───── READING TEXT ─────

“The Highline, a $100 million apartment community” coming to 320 Florida Ave, NE

highline

From a press release:

“Federal Capital Partners® (FCP) has entered into a joint venture with Level 2 Development, LLC and Clark Enterprises, Inc. to develop The Highline, a $100 million apartment community at 320 Florida Avenue, NE in Washington, DC. The community will be comprised of 318 luxury apartment homes including four penthouse units and approximately 10,000 square feet of first floor retail space.

“The Highline is an exciting opportunity in one of the most vibrant and exciting submarkets of Washington, DC,” said Wade Casstevens, FCP Senior Vice President. “We are particularly pleased to be developing this extraordinary project with Level 2 Development and Clark Enterprises, both strong local companies who have done an exceptional job of designing and planning The Highline over the last few years.” Level 2 and FCP recently completed Takoma Central, comprised of 150 premium apartment units above Busboys & Poets and next to the Takoma Metro Station in Takoma, Washington, DC.

─────

WHAT THIS EXERCISE ASKS ::
1. Reproduce the passage from the press release on The Highline, starting at "From a press" and ending at "floor retail space.".
2. Answer these questions using the press release on The Highline.
(a) How many luxury apartment homes will the community include?
(b) What title does Wade Casstevens hold?
(c) Which station is Takoma Central next to?

───── STORED RECORDS ─────

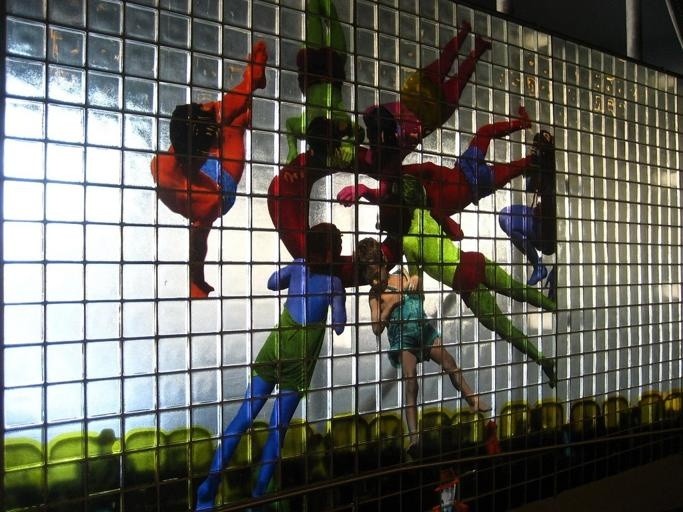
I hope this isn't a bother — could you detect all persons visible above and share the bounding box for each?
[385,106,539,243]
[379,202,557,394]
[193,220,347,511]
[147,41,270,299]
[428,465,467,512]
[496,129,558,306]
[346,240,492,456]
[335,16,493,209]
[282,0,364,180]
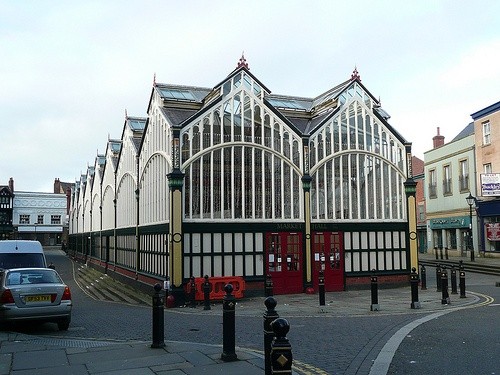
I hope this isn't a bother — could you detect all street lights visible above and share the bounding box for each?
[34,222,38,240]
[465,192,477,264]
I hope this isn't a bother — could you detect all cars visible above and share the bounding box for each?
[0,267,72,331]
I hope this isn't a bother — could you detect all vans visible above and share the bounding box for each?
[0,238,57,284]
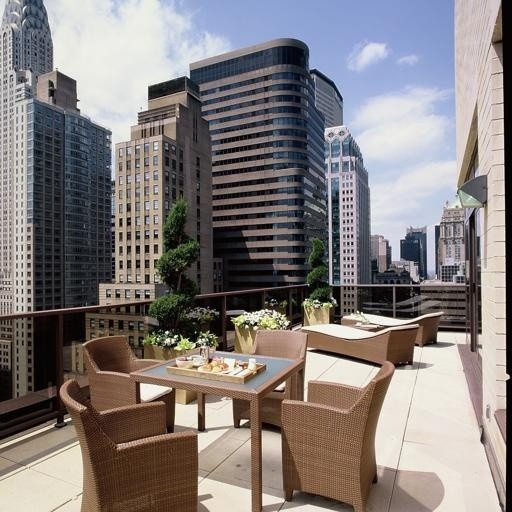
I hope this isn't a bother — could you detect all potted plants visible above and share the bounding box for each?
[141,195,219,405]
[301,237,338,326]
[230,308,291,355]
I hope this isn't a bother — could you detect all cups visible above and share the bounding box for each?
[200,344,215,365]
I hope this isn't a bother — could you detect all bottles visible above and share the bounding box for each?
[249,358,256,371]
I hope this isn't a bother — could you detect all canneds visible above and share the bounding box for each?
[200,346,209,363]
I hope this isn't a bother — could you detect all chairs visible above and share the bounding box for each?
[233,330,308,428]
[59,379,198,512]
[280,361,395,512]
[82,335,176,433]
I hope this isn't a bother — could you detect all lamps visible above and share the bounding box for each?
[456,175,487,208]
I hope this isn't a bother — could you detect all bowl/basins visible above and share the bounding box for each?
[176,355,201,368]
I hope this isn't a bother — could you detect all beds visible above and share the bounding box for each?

─────

SOLUTIONS ::
1.
From a press release:

“Federal Capital Partners® (FCP) has entered into a joint venture with Level 2 Development, LLC and Clark Enterprises, Inc. to develop The Highline, a $100 million apartment community at 320 Florida Avenue, NE in Washington, DC. The community will be comprised of 318 luxury apartment homes including four penthouse units and approximately 10,000 square feet of first floor retail space.

2.
(a) 318
(b) FCP Senior Vice President
(c) The Takoma Metro Station